My recommendation is for couples to find a support group. Finding support allows couples to talk more openly about their struggles, the many ups and downs of the process, and also hear success stories. These success stories often provide hope that can push couples through the difficult times.
To that point, many of the couples I know dealing with infertility and undergoing IVF struggle with intimacy. Why do you think it’s so common for intimacy to suffer when a couple is going through infertility?
MJM: Going through the infertility process can really take the fun out of having sex. The medicalization can take sex from a loving and fun event to a chore; but it’s always good to still view it as a solid part of your relationship and make it as enjoyable as possible.
BK: Unfortunately, when trying to conceive, there is a lot of pressure to have intercourse and get pregnant that month. We all know that ovulation occurs one day of the month, and that is why there is a lot of pressure to have intercourse around the time of ovulation. But this often puts a lot of strain on a relationship. When sex is scheduled it is less fun, and often partners feel incredible amounts of pressure to perform. This can affect a relationship long-term. Some have described that sex becomes a chore rather than a fun and intimate connection. It’s important to recognize if this change is taking place in your relationship, and make sure to have intimate moments outside the fertile window as well.
When patients start coming to you, what are some of the most common misconceptions they have about IVF and infertility care?

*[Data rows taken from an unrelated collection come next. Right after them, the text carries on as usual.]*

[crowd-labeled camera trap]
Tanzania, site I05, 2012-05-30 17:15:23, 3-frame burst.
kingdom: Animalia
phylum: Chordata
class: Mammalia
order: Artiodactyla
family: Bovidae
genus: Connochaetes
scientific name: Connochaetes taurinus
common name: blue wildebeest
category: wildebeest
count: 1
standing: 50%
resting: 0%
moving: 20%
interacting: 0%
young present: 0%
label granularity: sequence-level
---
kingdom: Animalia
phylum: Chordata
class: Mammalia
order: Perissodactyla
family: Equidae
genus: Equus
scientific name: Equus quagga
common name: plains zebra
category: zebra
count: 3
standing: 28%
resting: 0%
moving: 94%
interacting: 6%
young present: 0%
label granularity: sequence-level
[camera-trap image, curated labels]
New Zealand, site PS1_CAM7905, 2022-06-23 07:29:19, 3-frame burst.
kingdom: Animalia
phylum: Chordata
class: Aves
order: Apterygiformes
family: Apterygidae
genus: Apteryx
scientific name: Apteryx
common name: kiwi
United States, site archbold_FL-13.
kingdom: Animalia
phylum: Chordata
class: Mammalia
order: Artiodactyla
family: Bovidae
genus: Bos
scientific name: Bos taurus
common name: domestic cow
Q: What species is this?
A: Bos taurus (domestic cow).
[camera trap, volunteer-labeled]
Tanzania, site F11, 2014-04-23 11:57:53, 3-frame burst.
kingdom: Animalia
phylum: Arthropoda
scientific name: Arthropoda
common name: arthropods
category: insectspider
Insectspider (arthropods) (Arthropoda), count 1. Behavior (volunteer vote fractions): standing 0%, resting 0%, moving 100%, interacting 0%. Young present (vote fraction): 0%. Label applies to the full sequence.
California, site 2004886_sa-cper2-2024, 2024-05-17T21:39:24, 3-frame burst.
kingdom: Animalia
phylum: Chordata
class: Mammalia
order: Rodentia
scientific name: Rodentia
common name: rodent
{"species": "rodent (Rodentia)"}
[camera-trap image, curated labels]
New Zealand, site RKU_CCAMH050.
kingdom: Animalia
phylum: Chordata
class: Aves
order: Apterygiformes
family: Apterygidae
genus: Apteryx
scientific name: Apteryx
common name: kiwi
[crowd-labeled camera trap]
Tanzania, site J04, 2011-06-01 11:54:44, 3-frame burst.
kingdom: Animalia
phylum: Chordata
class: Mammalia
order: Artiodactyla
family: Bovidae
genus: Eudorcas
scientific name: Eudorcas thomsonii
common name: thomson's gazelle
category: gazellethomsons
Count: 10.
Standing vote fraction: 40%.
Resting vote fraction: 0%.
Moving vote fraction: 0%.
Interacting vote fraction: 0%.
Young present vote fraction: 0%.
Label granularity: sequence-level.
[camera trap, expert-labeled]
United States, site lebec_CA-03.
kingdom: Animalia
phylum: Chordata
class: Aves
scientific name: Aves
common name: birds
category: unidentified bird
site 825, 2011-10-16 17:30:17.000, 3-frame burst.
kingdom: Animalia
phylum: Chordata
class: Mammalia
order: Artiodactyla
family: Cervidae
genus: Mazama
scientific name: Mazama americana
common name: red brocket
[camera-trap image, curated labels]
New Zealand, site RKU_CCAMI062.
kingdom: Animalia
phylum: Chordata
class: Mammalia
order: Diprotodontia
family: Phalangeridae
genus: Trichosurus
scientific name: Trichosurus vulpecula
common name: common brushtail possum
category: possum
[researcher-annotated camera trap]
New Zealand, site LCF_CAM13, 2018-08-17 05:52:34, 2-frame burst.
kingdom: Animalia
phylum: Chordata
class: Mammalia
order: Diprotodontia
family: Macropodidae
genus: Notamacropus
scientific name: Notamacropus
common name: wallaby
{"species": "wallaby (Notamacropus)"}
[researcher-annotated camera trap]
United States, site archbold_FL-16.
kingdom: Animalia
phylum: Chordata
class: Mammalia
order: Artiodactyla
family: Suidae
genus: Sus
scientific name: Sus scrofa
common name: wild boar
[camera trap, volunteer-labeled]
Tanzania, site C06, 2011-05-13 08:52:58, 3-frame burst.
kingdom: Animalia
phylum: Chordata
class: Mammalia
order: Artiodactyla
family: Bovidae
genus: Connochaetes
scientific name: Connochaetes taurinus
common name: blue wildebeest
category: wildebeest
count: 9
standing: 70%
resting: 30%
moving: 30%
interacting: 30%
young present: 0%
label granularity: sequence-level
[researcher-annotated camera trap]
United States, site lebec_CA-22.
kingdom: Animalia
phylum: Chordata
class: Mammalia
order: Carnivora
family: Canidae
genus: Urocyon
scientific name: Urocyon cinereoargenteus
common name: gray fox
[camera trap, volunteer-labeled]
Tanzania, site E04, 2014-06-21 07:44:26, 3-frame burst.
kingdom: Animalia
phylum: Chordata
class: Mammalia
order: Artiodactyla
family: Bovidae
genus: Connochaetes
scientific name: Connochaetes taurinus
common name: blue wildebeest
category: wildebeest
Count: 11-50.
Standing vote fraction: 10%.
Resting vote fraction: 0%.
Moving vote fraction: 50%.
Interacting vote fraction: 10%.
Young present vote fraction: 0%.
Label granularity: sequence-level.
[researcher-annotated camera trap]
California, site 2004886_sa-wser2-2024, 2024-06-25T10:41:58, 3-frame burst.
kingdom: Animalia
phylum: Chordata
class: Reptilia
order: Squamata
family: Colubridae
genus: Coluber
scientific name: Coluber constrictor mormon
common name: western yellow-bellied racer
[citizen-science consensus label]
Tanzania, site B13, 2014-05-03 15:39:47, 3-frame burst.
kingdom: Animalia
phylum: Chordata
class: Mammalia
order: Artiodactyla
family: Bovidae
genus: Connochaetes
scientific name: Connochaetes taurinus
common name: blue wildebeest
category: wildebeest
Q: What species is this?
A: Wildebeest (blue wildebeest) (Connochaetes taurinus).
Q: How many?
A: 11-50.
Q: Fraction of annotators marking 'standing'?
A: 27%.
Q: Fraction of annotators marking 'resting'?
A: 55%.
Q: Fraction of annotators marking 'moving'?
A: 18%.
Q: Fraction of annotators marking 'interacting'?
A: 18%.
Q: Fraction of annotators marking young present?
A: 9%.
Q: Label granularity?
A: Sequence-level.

MJM: Many couples don’t know about infertility care. And the first thing to understand is that it’s ideal to start by talking with your OB-GYN provider first, before jumping right off to an infertility doc. Many of the preliminary tests can be done by your regular provider, and they can start doing some interventions.
For example, if you are not ovulating well, there are some oral pills that can be used to help. You don’t have to jump into injectable medications right away. So start with a conversation with your regular provider, and go from there.
BK: Patients are often so worried that seeking a fertility specialist means they have to have IVF. This is a myth. There are so many ways to naturally optimize fertility, such as through the use of vitamins, supplements, and dietary changes. There are fertility-friendly lubricants, such as Pre-Seed, which can help increase the chances of getting pregnant each month. Also, many worry that treatments are expensive, but there are many ways that treatments can be made more affordable for couples.
Most fertile people do not understand how hard it is to be infertile. No one can truly understand the grief, sadness, and struggles that couples go through when trying to conceive and being unsuccessful.